The bottle, presented in the form of a mineral water bottle, was first showcased and used on board by the Mirpuri Racing Team in the 2021 Ocean Race Europe.


While the bottle is currently in an industrial phase, Agostinho and her team hope to have it competing with major brands in the future.


“It was a concept that became reality and it supports the idea that it is possible to create alternatives to plastic… ones that are not only good for your health but also good for marine ecosystems,” Agostinho said.


As the summit wrapped up, the final speaker, Jean-Philippe Laguerre, joined the conference via Zoom.


Laguerre serves as the Director for Education in North America with Dassault Systèmes, a French software company that develops software for 3D experience products, content, and services that are designed to support companies’ innovation processes.
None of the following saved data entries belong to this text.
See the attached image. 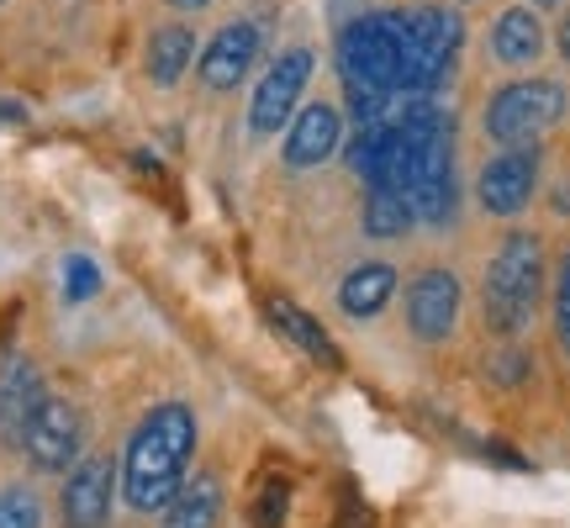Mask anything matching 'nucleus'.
<instances>
[{
    "instance_id": "9",
    "label": "nucleus",
    "mask_w": 570,
    "mask_h": 528,
    "mask_svg": "<svg viewBox=\"0 0 570 528\" xmlns=\"http://www.w3.org/2000/svg\"><path fill=\"white\" fill-rule=\"evenodd\" d=\"M539 190V148H508L481 169V206L491 217H518Z\"/></svg>"
},
{
    "instance_id": "16",
    "label": "nucleus",
    "mask_w": 570,
    "mask_h": 528,
    "mask_svg": "<svg viewBox=\"0 0 570 528\" xmlns=\"http://www.w3.org/2000/svg\"><path fill=\"white\" fill-rule=\"evenodd\" d=\"M491 53L502 63H533L544 53V27H539V17H533L529 6H512V11L497 17V27H491Z\"/></svg>"
},
{
    "instance_id": "23",
    "label": "nucleus",
    "mask_w": 570,
    "mask_h": 528,
    "mask_svg": "<svg viewBox=\"0 0 570 528\" xmlns=\"http://www.w3.org/2000/svg\"><path fill=\"white\" fill-rule=\"evenodd\" d=\"M554 327H560V344L570 354V254L560 264V291H554Z\"/></svg>"
},
{
    "instance_id": "12",
    "label": "nucleus",
    "mask_w": 570,
    "mask_h": 528,
    "mask_svg": "<svg viewBox=\"0 0 570 528\" xmlns=\"http://www.w3.org/2000/svg\"><path fill=\"white\" fill-rule=\"evenodd\" d=\"M338 143H344V123H338V111L333 106H306L302 117L291 123L285 133V164H296V169H312V164H323L338 154Z\"/></svg>"
},
{
    "instance_id": "20",
    "label": "nucleus",
    "mask_w": 570,
    "mask_h": 528,
    "mask_svg": "<svg viewBox=\"0 0 570 528\" xmlns=\"http://www.w3.org/2000/svg\"><path fill=\"white\" fill-rule=\"evenodd\" d=\"M0 528H42V502L32 487L0 491Z\"/></svg>"
},
{
    "instance_id": "2",
    "label": "nucleus",
    "mask_w": 570,
    "mask_h": 528,
    "mask_svg": "<svg viewBox=\"0 0 570 528\" xmlns=\"http://www.w3.org/2000/svg\"><path fill=\"white\" fill-rule=\"evenodd\" d=\"M465 42V21L449 6L396 11V48H402V96H433L454 75V53Z\"/></svg>"
},
{
    "instance_id": "11",
    "label": "nucleus",
    "mask_w": 570,
    "mask_h": 528,
    "mask_svg": "<svg viewBox=\"0 0 570 528\" xmlns=\"http://www.w3.org/2000/svg\"><path fill=\"white\" fill-rule=\"evenodd\" d=\"M254 53H259V27L254 21H227L217 38L206 42L202 53V85L206 90H238L244 75L254 69Z\"/></svg>"
},
{
    "instance_id": "4",
    "label": "nucleus",
    "mask_w": 570,
    "mask_h": 528,
    "mask_svg": "<svg viewBox=\"0 0 570 528\" xmlns=\"http://www.w3.org/2000/svg\"><path fill=\"white\" fill-rule=\"evenodd\" d=\"M338 69H344L348 90H381V96H396V90H402L396 11H370V17L348 21L344 38H338Z\"/></svg>"
},
{
    "instance_id": "21",
    "label": "nucleus",
    "mask_w": 570,
    "mask_h": 528,
    "mask_svg": "<svg viewBox=\"0 0 570 528\" xmlns=\"http://www.w3.org/2000/svg\"><path fill=\"white\" fill-rule=\"evenodd\" d=\"M101 291V270L85 260V254H75V260H63V302H90Z\"/></svg>"
},
{
    "instance_id": "1",
    "label": "nucleus",
    "mask_w": 570,
    "mask_h": 528,
    "mask_svg": "<svg viewBox=\"0 0 570 528\" xmlns=\"http://www.w3.org/2000/svg\"><path fill=\"white\" fill-rule=\"evenodd\" d=\"M196 449V412L185 402L154 407L127 439L122 454V497L132 512H164L185 487V466Z\"/></svg>"
},
{
    "instance_id": "7",
    "label": "nucleus",
    "mask_w": 570,
    "mask_h": 528,
    "mask_svg": "<svg viewBox=\"0 0 570 528\" xmlns=\"http://www.w3.org/2000/svg\"><path fill=\"white\" fill-rule=\"evenodd\" d=\"M306 80H312V48H291V53H281V59L269 63V75L259 80L254 106H248V133L254 138H275L291 123Z\"/></svg>"
},
{
    "instance_id": "14",
    "label": "nucleus",
    "mask_w": 570,
    "mask_h": 528,
    "mask_svg": "<svg viewBox=\"0 0 570 528\" xmlns=\"http://www.w3.org/2000/svg\"><path fill=\"white\" fill-rule=\"evenodd\" d=\"M217 518H223V481L206 470L185 476L175 502L164 508V528H217Z\"/></svg>"
},
{
    "instance_id": "19",
    "label": "nucleus",
    "mask_w": 570,
    "mask_h": 528,
    "mask_svg": "<svg viewBox=\"0 0 570 528\" xmlns=\"http://www.w3.org/2000/svg\"><path fill=\"white\" fill-rule=\"evenodd\" d=\"M412 227V206L402 190H370L365 196V233L370 238H402Z\"/></svg>"
},
{
    "instance_id": "5",
    "label": "nucleus",
    "mask_w": 570,
    "mask_h": 528,
    "mask_svg": "<svg viewBox=\"0 0 570 528\" xmlns=\"http://www.w3.org/2000/svg\"><path fill=\"white\" fill-rule=\"evenodd\" d=\"M566 117V85L554 80H512L487 106V133L502 148H523L529 138L550 133Z\"/></svg>"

Dassault Systèmes assists companies by providing an environment that allows “engineers and companies to take into account the [environmental] regulations they have to comply with.” Whether it is packaging or streamlining the manufacturing process, Laguerre said the company’s goal is “to help customers make better choices.”


“We serve 12 different industries and all these industries have a need for sustainability, looking for better solutions and products,” Laguerre said.


While this summit was a gathering of professionals committed to the fight against plastic pollution, LIU President Dr. Kimberly Cline also highlighted the hope that events like this creates for the future.


In her brief appearance on the final day of the summit, Cline said that LIU is “pleased to have the opportunity to collaborate with other universities and organizations to support long-term research initiatives and actionable policy proposals.”


“We have the right people who really care and with that, we can really make a difference,” Cline said.